3608 IN 5047/25
Berlin – Die wirtschaftliche Lage der KOC Brotfabrik GmbH mit Sitz im Zerpenschleuser Ring 30 in Berlin-Reinickendorf steht nun unter gerichtlicher Beobachtung. Das Amtsgericht Charlottenburg hat im Zuge des Eigenantrags auf Eröffnung des Insolvenzverfahrens am 20. Oktober 2025 um 13:00 Uhr eine Reihe weitreichender Sicherungsmaßnahmen angeordnet. Ziel ist es, das Vermögen der Gesellschaft bis zur Entscheidung über die Eröffnung des Verfahrens vor nachteiligen Veränderungen zu bewahren.
Die KOC Brotfabrik GmbH, im Handelsregister unter HRB 247334 geführt, wird von den Geschäftsführern Masoud Hasan und Turan Tanas vertreten. Als vorläufiger Insolvenzverwalter wurde Rechtsanwalt Jesko Stark mit Kanzleisitz in der Budapester Straße 35 in Berlin bestellt. Ihm obliegt es nun, die wirtschaftliche Situation der Gesellschaft zu analysieren, Vermögenswerte zu sichern und zu prüfen, ob die Voraussetzungen für eine reguläre Verfahrenseröffnung vorliegen.
Mit dem Beschluss wurde der Schuldnerin untersagt, ohne Zustimmung des vorläufigen Insolvenzverwalters über ihr Vermögen zu verfügen. Dies betrifft sowohl materielle Vermögensgegenstände als auch Forderungen gegenüber Dritten. Auch die Einziehung von Außenständen darf die Gesellschaft nicht mehr eigenständig vornehmen. Die Verfügungs- und Verwaltungsbefugnis über Bankkonten und offene Forderungen ist nun vollständig auf den vorläufigen Insolvenzverwalter übergegangen, der zudem ermächtigt wurde, ein insolvenzfestes Sonderkonto einzurichten.
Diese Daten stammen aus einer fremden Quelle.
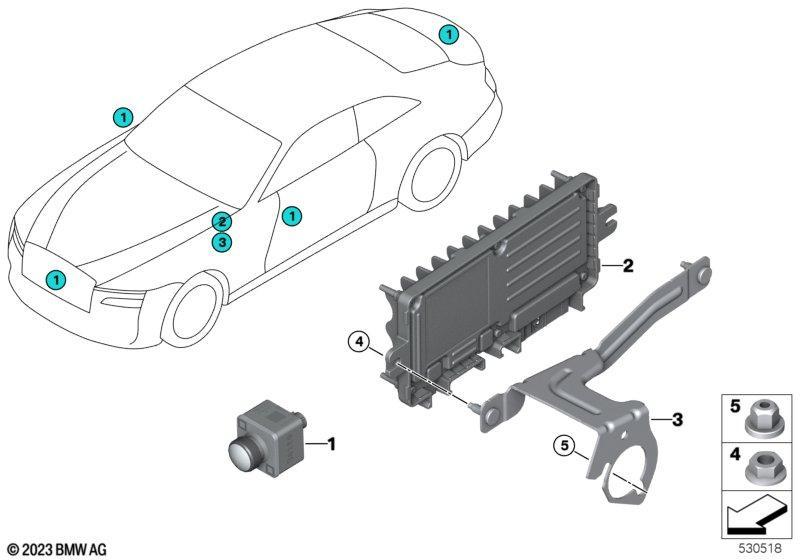 1
1
1
2
3
1
2
4
3
5
1
5
4
© 2023 BMW AG
530518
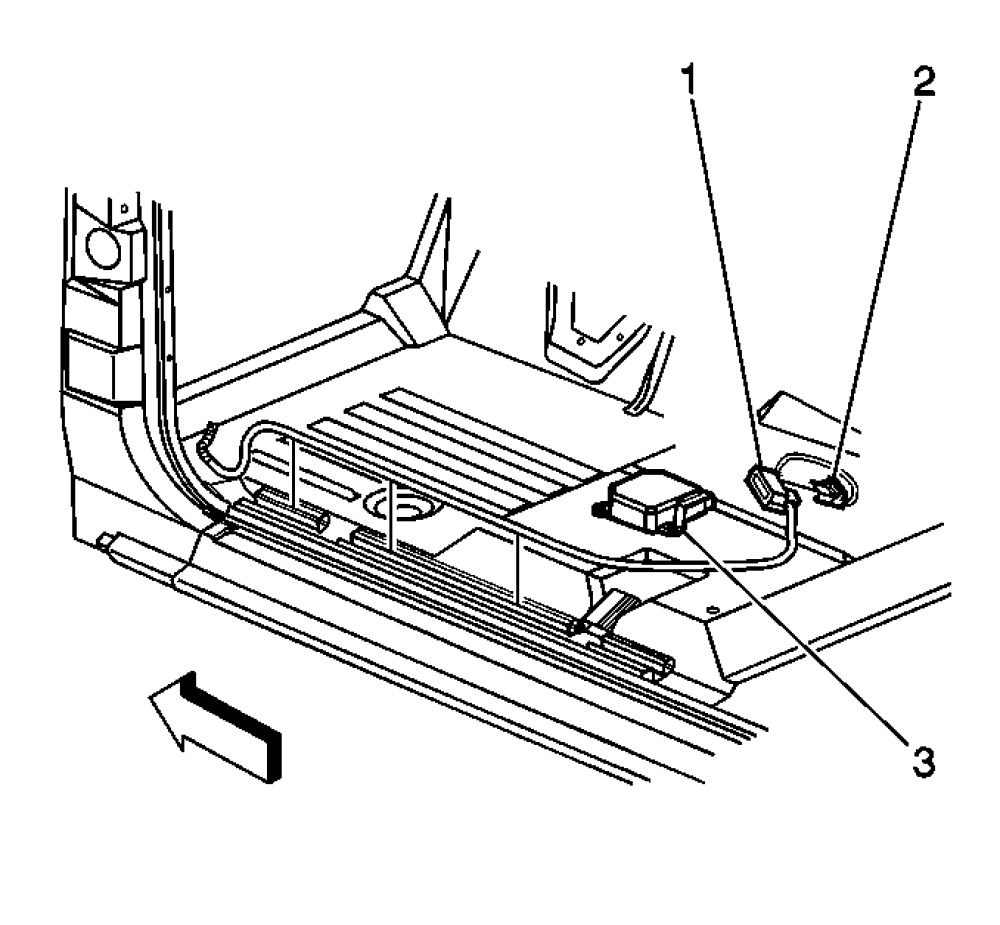 1
2
3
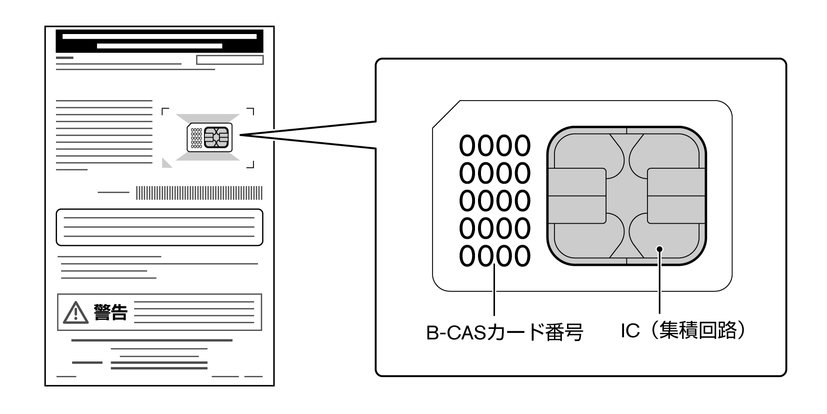 警告

0000
0000
0000
0000
0000

B-CASカード番号

IC（集積回路）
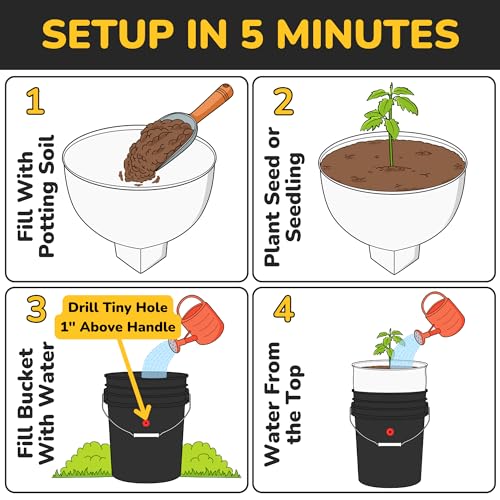 SETUP IN 5 MINUTES

1
Fill With Potting Soil

2
Plant Seed or Seedling

3
Fill Bucket With Water
Drill Tiny Hole 1" Above Handle

4
Water From the Top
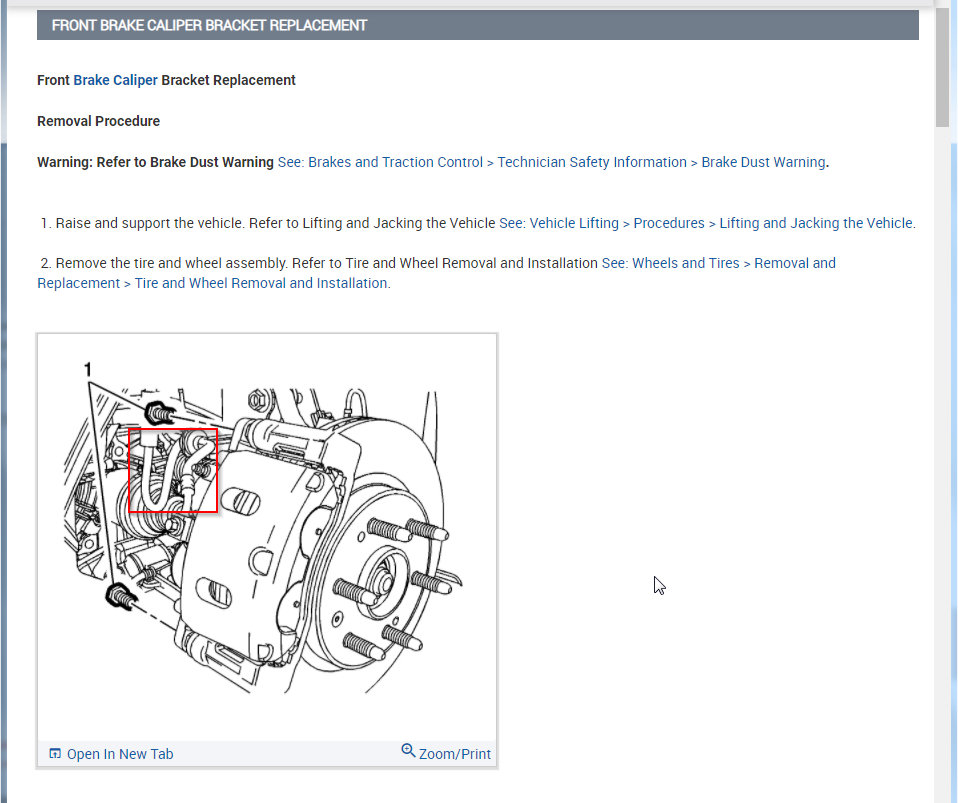 FRONT BRAKE CALIPER BRACKET REPLACEMENT

Front Brake Caliper Bracket Replacement

Removal Procedure

Warning: Refer to Brake Dust Warning See: Brakes and Traction Control > Technician Safety Information > Brake Dust Warning.

1. Raise and support the vehicle. Refer to Lifting and Jacking the Vehicle See: Vehicle Lifting > Procedures > Lifting and Jacking the Vehicle.

2. Remove the tire and wheel assembly. Refer to Tire and Wheel Removal and Installation See: Wheels and Tires > Removal and Replacement > Tire and Wheel Removal and Installation.

1

Open In New Tab

Zoom/Print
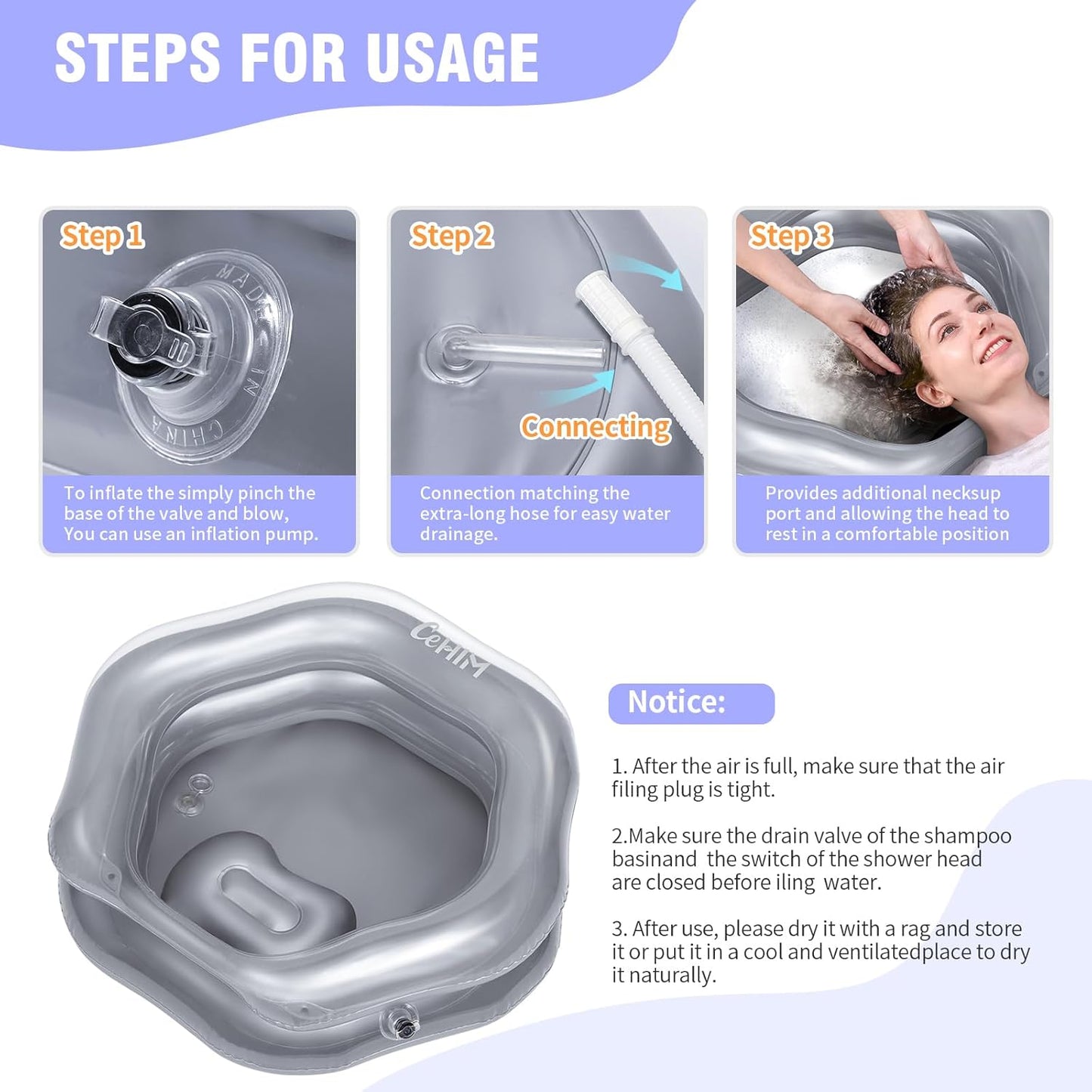 STEPS FOR USAGE

Step 1

MADE IN CHINA

To inflate the simply pinch the base of the valve and blow, You can use an inflation pump.

Step 2

Connecting

Connection matching the extra-long hose for easy water drainage.

Step 3

Provides additional necksup port and allowing the head to rest in a comfortable position

CeHIM

Notice:

1. After the air is full, make sure that the air filing plug is tight.

2.Make sure the drain valve of the shampoo basinand the switch of the shower head are closed before iling water.

3. After use, please dry it with a rag and store it or put it in a cool and ventilatedplace to dry it naturally.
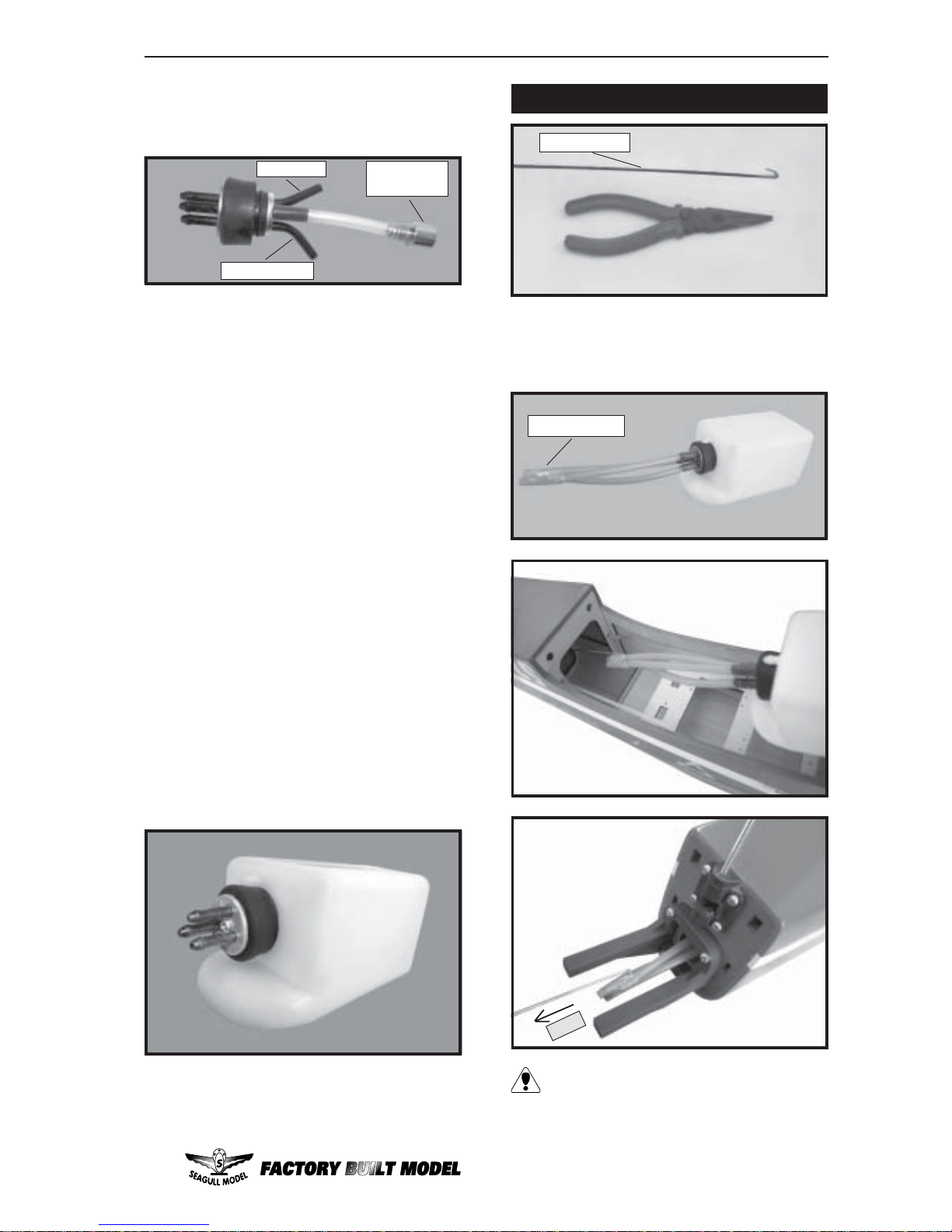 SEAGULL MODEL

FACTORY BUILT MODEL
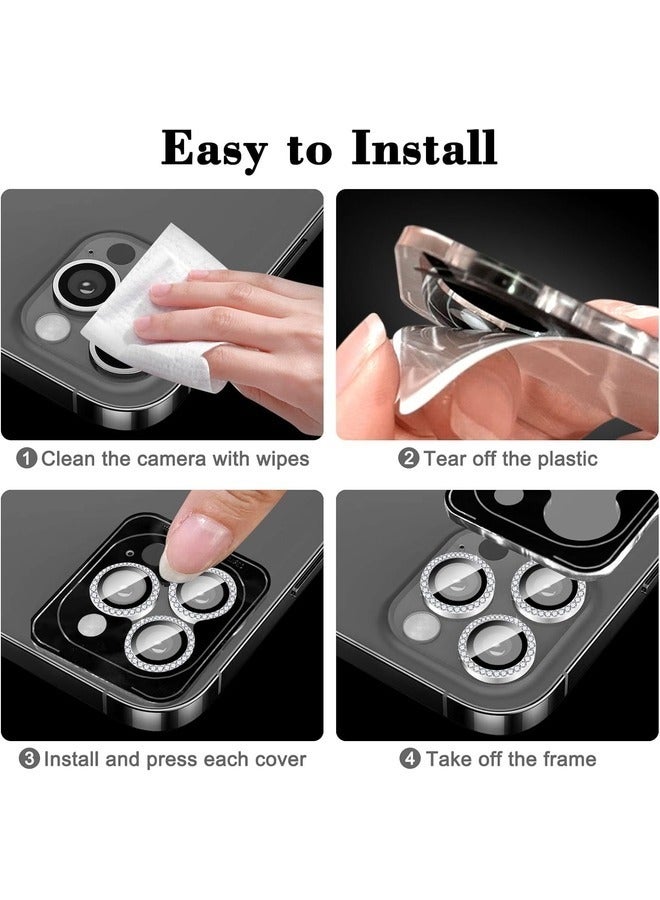 Easy to Install

1 Clean the camera with wipes

2 Tear off the plastic

3 Install and press each cover

4 Take off the frame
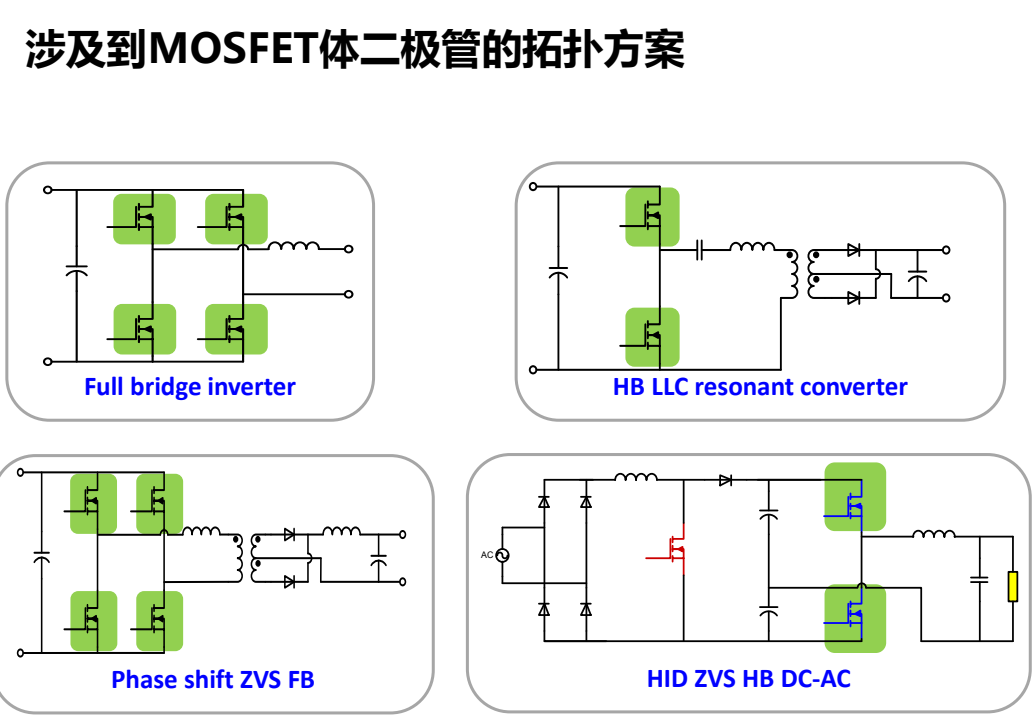 涉及到MOSFET体二极管的拓扑方案

Full bridge inverter

HB LLC resonant converter

Phase shift ZVS FB

AC

HID ZVS HB DC-AC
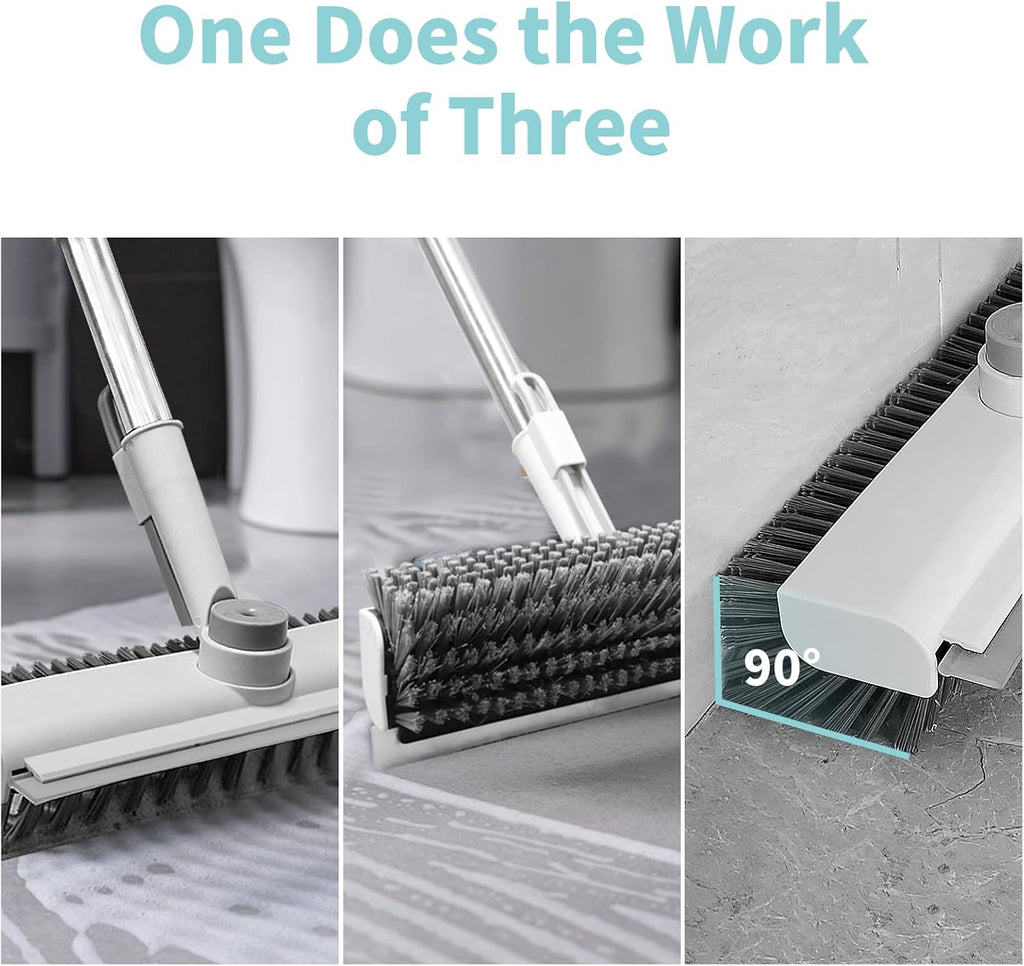 One Does the Work of Three

90°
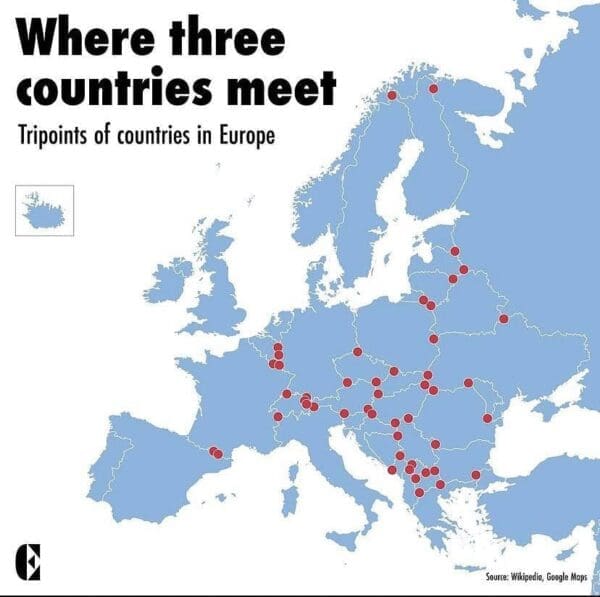 Where three countries meet

Tripoints of countries in Europe

E

Source: Wikipedia, Google Maps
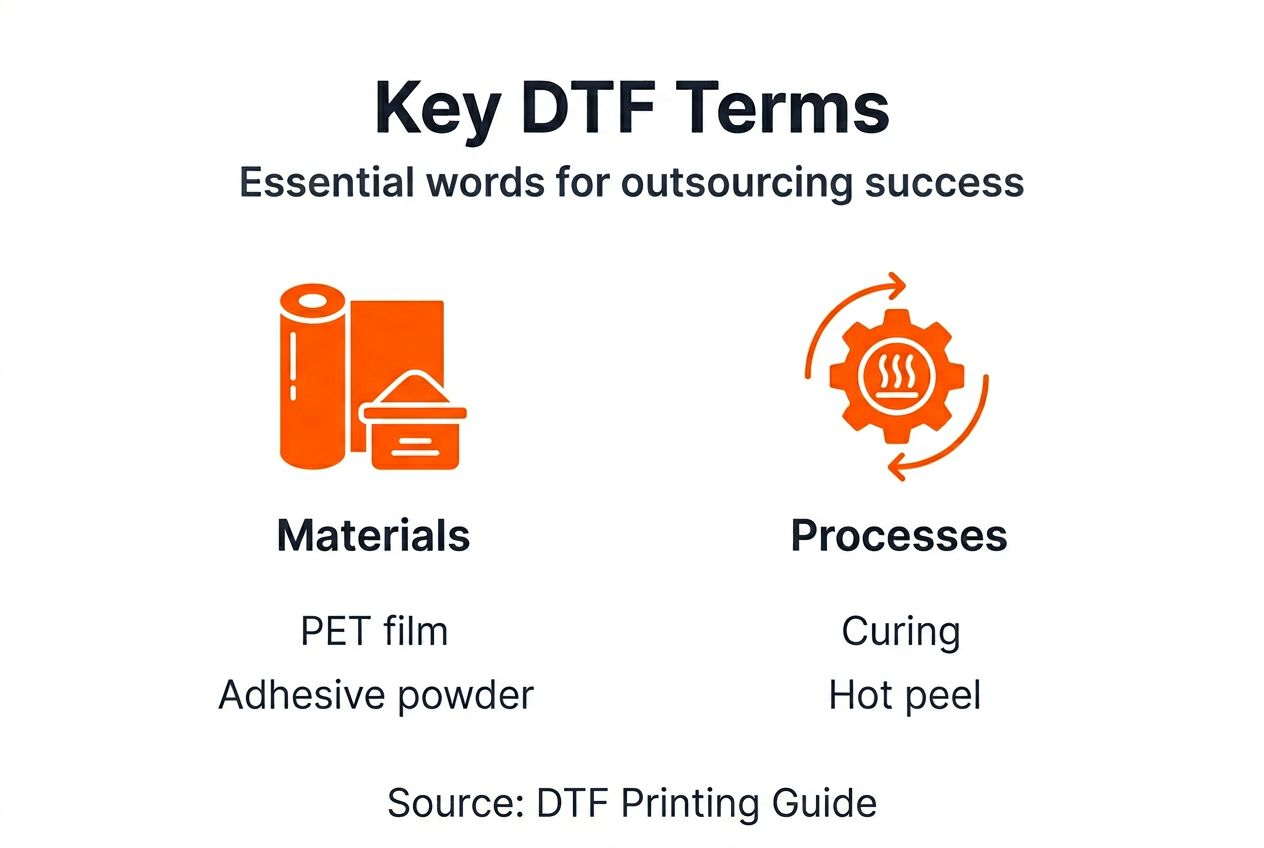 Key DTF Terms

Essential words for outsourcing success

Materials

PET film
Adhesive powder

Processes

Curing
Hot peel

Source: DTF Printing Guide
Zugleich hat das Gericht sämtliche Zwangsvollstreckungsmaßnahmen gegen die KOC Brotfabrik GmbH untersagt – mit Ausnahme solcher, die unbewegliche Vermögensgegenstände betreffen. Bereits laufende Maßnahmen wurden ausgesetzt. Auch Drittschuldner wurden aufgefordert, keine Zahlungen mehr an die Schuldnerin zu leisten, sondern ausschließlich an den vorläufigen Insolvenzverwalter. Diese Maßnahme soll verhindern, dass Gelder der Insolvenzmasse entzogen werden.
Der vorläufige Insolvenzverwalter ist ferner berechtigt, die Geschäftsräume und Betriebsstätten der KOC Brotfabrik GmbH zu betreten, Einsicht in Bücher und Unterlagen zu nehmen und alle zur Aufklärung der Vermögensverhältnisse notwendigen Informationen zu erheben. Die Schuldnerin ist verpflichtet, ihn hierbei umfassend zu unterstützen.
Die Veröffentlichung der Sicherungsanordnung erfolgt über das zentrale Insolvenzbekanntmachungsportal und bleibt dort bis zur endgültigen Entscheidung gespeichert. Eine Löschung erfolgt spätestens sechs Monate nach Aufhebung der Maßnahme oder nach Abschluss des Verfahrens.
Ob der Geschäftsbetrieb der traditionsreichen Brotfabrik aufrechterhalten werden kann oder eine Abwicklung erfolgt, wird sich in den kommenden Wochen zeigen. Mit der Bestellung des vorläufigen Insolvenzverwalters wurde jedoch ein erster Schritt zur Stabilisierung der finanziellen Lage und zum Schutz der Gläubigerinteressen vollzogen.